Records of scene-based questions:
[start]
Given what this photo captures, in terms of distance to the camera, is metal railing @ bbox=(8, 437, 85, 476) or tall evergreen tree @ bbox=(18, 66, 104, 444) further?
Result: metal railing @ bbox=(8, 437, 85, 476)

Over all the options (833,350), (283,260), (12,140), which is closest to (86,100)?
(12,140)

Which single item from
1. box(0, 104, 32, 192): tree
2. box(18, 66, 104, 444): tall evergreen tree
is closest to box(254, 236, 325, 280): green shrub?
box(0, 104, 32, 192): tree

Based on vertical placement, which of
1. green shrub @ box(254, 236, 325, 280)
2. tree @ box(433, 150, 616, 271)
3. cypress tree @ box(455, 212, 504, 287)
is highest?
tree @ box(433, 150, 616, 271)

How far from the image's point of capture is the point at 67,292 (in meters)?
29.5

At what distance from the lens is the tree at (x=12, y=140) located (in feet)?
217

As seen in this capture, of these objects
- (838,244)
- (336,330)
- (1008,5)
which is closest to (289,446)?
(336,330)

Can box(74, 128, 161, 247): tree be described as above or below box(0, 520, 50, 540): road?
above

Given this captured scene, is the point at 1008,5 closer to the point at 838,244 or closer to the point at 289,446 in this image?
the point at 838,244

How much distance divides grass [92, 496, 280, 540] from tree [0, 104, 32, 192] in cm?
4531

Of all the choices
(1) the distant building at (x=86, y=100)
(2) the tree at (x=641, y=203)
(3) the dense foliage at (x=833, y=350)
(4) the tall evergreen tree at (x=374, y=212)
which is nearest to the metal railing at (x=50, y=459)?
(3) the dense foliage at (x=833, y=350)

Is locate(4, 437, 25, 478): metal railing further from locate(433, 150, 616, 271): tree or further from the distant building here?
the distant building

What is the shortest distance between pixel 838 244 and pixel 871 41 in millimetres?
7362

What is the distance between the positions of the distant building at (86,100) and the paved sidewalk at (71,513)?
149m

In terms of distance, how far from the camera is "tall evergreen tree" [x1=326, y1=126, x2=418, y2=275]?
[end]
_Exercise instructions:_
Write out exactly the final stretch of the records: the line containing "Based on vertical placement, which of" and every line after it, through the last, and nothing else.

_Task output:_
Based on vertical placement, which of
1. green shrub @ box(254, 236, 325, 280)
2. tree @ box(433, 150, 616, 271)
3. cypress tree @ box(455, 212, 504, 287)
is highest?
tree @ box(433, 150, 616, 271)

How far from the image's point of capture is the point at 67,292 (in meters)?
29.5

At what distance from the lens is the tree at (x=12, y=140) located (in feet)?
217

As seen in this capture, of these objects
- (838,244)
- (336,330)
- (1008,5)
which is closest to (289,446)?
(336,330)

Can box(74, 128, 161, 247): tree be described as above or below box(0, 520, 50, 540): road?
above

Given this captured scene, is the point at 1008,5 closer to the point at 838,244 or closer to the point at 289,446 in this image?
the point at 838,244

How much distance divides grass [92, 496, 280, 540] from tree [0, 104, 32, 192] in cm?
4531

Of all the choices
(1) the distant building at (x=86, y=100)
(2) the tree at (x=641, y=203)
(3) the dense foliage at (x=833, y=350)
(4) the tall evergreen tree at (x=374, y=212)
which is nearest to the metal railing at (x=50, y=459)?
(3) the dense foliage at (x=833, y=350)

Is locate(4, 437, 25, 478): metal railing further from locate(433, 150, 616, 271): tree or further from the distant building here?
the distant building

What is the shortest distance between pixel 838 244 and pixel 871 41 in millimetres?
7362

What is the distance between the positions of the distant building at (86,100) and the paved sidewalk at (71,513)?
149m

In terms of distance, how far from the camera is "tall evergreen tree" [x1=326, y1=126, x2=418, y2=275]?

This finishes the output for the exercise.